Part 35 - bag ~1

17.2K 991 278
                                    

Thanks for mybelove sister @Mumu_Rahadi for new cover of gbtnnya :*)

~ Gay back to Normal Part 35 bag-1 ~

"Dira masih belum sadar, Arya," kata mamaku pelan mengakhiri sambungan dariku.

Aku menarik nafas panjang mendengar kondisi Dira dari mama. Jantungku seperti di remas-remas menjalani setiap pergantian detik menanti kabar Dira. Sudah tepat dua hari, sejak malam kejadian kecelakaan itu. Pagi harinya kedua orangtuaku datang, dan mama yang melihatku langsung menceramahiku sejam penuh karena kejadian ini.

Aku menyenderkan tubuhku ke dinding. Lelah, badanku terasa remuk redam, hati dan pikiranpun ikut lelah. Sejak kejadian Dira kecelakaan sampai sekarang, aku belum tidur sedikitpun. Bagaimana bisa mataku terpejam, jika pikiranku hanya di penuhi Dira, Dira, dan Dira. Entahlah bagaimana penampilanku sekarang, aku tak peduli.

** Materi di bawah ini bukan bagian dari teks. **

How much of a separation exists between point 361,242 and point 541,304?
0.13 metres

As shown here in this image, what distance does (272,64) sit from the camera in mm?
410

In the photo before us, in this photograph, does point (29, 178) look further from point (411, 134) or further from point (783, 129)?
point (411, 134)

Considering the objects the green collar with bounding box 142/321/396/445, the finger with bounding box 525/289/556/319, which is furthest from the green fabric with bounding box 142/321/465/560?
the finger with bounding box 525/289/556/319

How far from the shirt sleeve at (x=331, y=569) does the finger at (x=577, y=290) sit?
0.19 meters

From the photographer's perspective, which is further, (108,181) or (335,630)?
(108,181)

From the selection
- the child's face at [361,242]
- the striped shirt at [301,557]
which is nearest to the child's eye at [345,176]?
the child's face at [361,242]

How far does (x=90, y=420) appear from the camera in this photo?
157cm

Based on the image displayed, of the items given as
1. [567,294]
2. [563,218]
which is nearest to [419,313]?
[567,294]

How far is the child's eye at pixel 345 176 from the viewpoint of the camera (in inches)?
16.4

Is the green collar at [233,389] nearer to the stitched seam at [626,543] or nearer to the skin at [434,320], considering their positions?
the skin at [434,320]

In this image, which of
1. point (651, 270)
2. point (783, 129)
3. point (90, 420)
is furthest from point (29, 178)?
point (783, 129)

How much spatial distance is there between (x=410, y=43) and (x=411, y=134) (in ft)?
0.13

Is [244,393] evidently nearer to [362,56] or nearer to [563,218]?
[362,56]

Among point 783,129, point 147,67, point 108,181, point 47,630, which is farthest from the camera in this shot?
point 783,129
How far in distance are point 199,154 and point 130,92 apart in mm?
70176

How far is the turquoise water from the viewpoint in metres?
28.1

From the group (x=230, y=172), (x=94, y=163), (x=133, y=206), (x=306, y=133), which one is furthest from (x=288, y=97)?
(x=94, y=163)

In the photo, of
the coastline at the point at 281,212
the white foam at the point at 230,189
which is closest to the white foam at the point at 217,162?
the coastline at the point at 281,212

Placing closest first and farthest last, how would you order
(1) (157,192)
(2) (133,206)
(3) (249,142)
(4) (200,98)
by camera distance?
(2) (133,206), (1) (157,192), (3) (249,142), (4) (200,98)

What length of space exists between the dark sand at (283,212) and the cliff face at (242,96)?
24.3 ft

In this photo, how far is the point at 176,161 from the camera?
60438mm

Semalaman aku menunggu Dira, sampai akhirnya saat pagi tiba, justru aku mendapatkan kabar yang tak mengenakan, ayah mertuaku meninggal. Setelah itu, aku bersama papa segera pergi ke Jogja, sehingga mama yang menunggu Dira.

Dan sekarang aku berada di rumah keluarga Dira di Jogja. Satu jam yang lalu adalah pemakaman ayah mertuaku. Aku tidak bisa bayangkan nanti, bagaimana reaksi Dira jika mendengar berita ini.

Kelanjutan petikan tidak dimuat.